Collected data entries.
------------------------------------
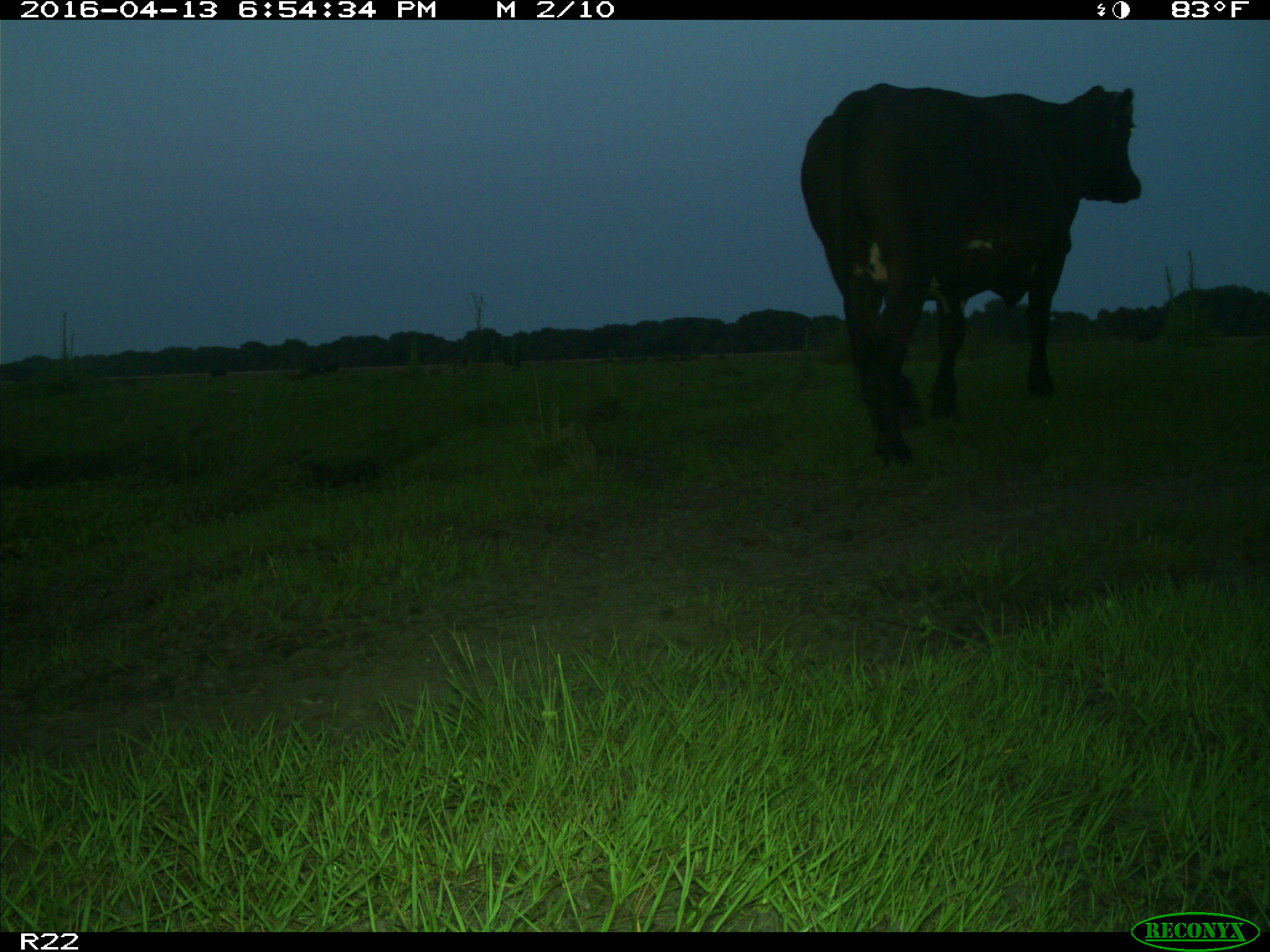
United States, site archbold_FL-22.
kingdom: Animalia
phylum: Chordata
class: Mammalia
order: Artiodactyla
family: Bovidae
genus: Bos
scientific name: Bos taurus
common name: domestic cow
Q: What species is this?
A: Bos taurus (domestic cow).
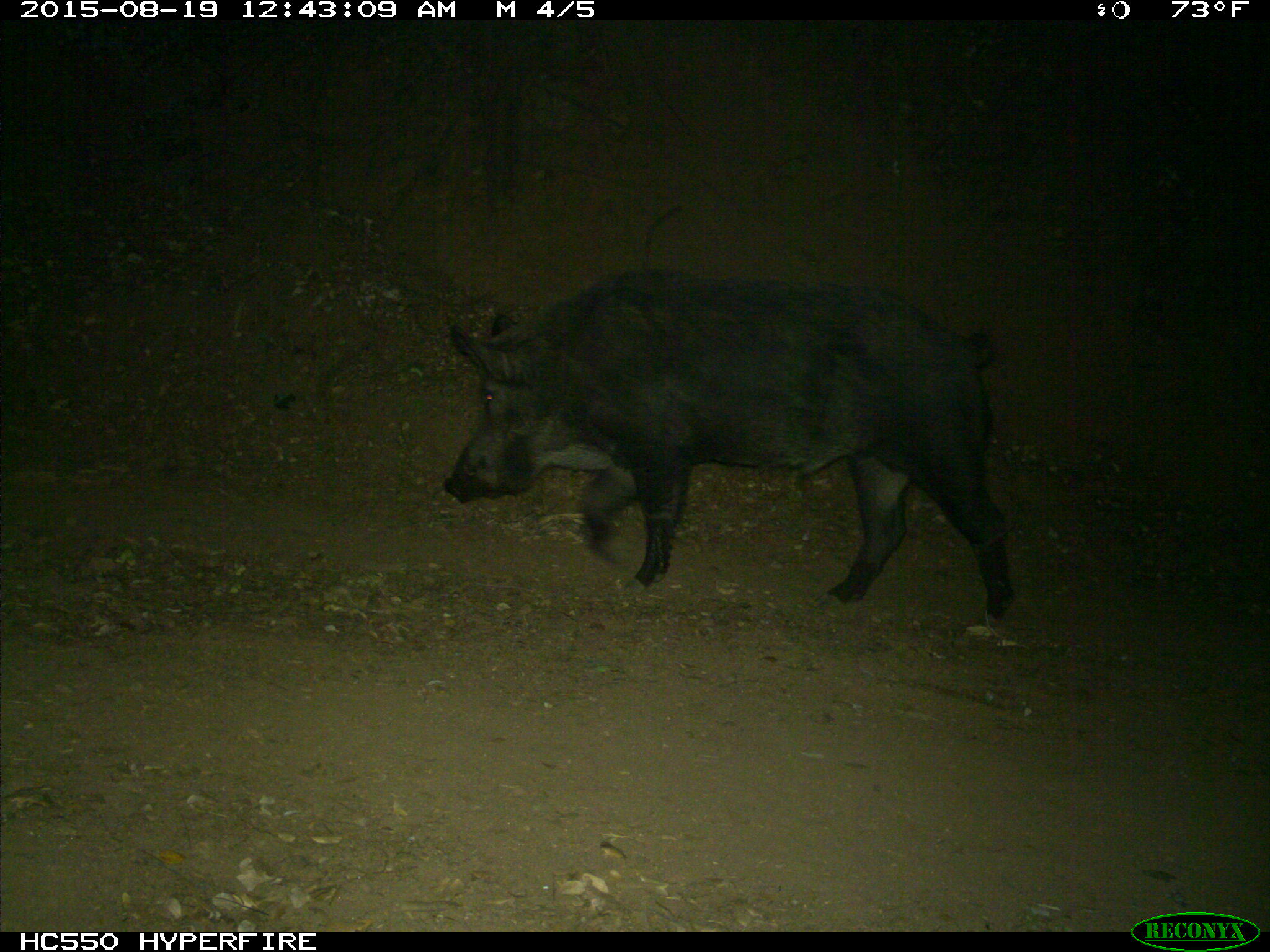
------------------------------------
What to work on. The entries should be reproduced word for word, pictures omitted.

Response.
United States, site archbold_FL-22.
kingdom: Animalia
phylum: Chordata
class: Mammalia
order: Artiodactyla
family: Bovidae
genus: Bos
scientific name: Bos taurus
common name: domestic cow
Q: What species is this?
A: Bos taurus (domestic cow).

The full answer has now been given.